一方で、刑事事件としての立件については「『つぶせ』という指示だけでは具体性に欠ける」との指摘もあった。具体的に「けがをさせろ」などの指示を記録した音声データなどがないとハードルは高いという見方だ。

 警視庁調布署はDL選手の陳述書や内田前監督らの聴取内容、200人を超える部員や関係者の証言、試合映像の解析結果を慎重に検討。その結果、犯罪として立件するために厳密な客観証拠を必要とされる刑事事件としては、違法行為(具体的な指示)までは認定できないと判断したもようだ。

 捜査関係者によると、アメフトで「つぶせ」は「強いタックル」の意味で一般的に使われることがあり、明確に「けがをさせろ」という指示だったとまで踏み込むことは難しいという。

 また日大の第三者委が悪質タックル後に内田前監督とコーチが交わしたと認定した「やりましたね」「おお」という会話も、確認できなかったという。この会話は、第三者委が悪質タックルを内田前監督らの指示と判断した根拠の1つだった。

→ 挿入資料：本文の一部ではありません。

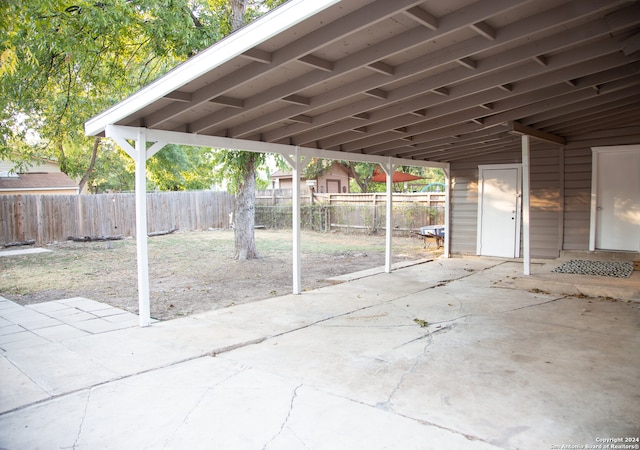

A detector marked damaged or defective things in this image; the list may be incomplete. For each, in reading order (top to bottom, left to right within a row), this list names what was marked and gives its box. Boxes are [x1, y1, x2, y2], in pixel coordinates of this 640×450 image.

concrete crack [264, 384, 304, 450]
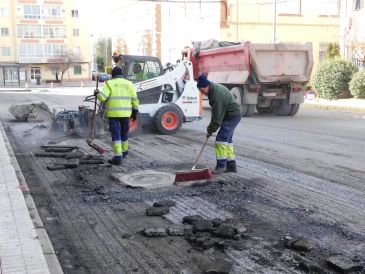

  一方、内田前監督は懲戒解雇とした日大の処分は不当として解雇無効と未払い賃金の支払いを求め東京地裁に提訴している。訴状では「試合映像を検証すれば指示がなかったことは明らか」とし、第三者委の事実認定は事実誤認があったと主張。昨年11月15日に開かれた第1回口頭弁論で、日大側は争う姿勢を示している。

 刑事と民事は判断が異なることがあり得るので、どのような司法判断になるか注目されるところだ。

 一方のDL選手。QB選手を負傷させた事実はあるため書類送検はされたが、一般的に大学では罰金以上の刑事処分を受けると処分される。だが世間の誰もそんなことは求めていないし、検察官も鬼ではない。起訴猶予の流れであるのは言うまでもない。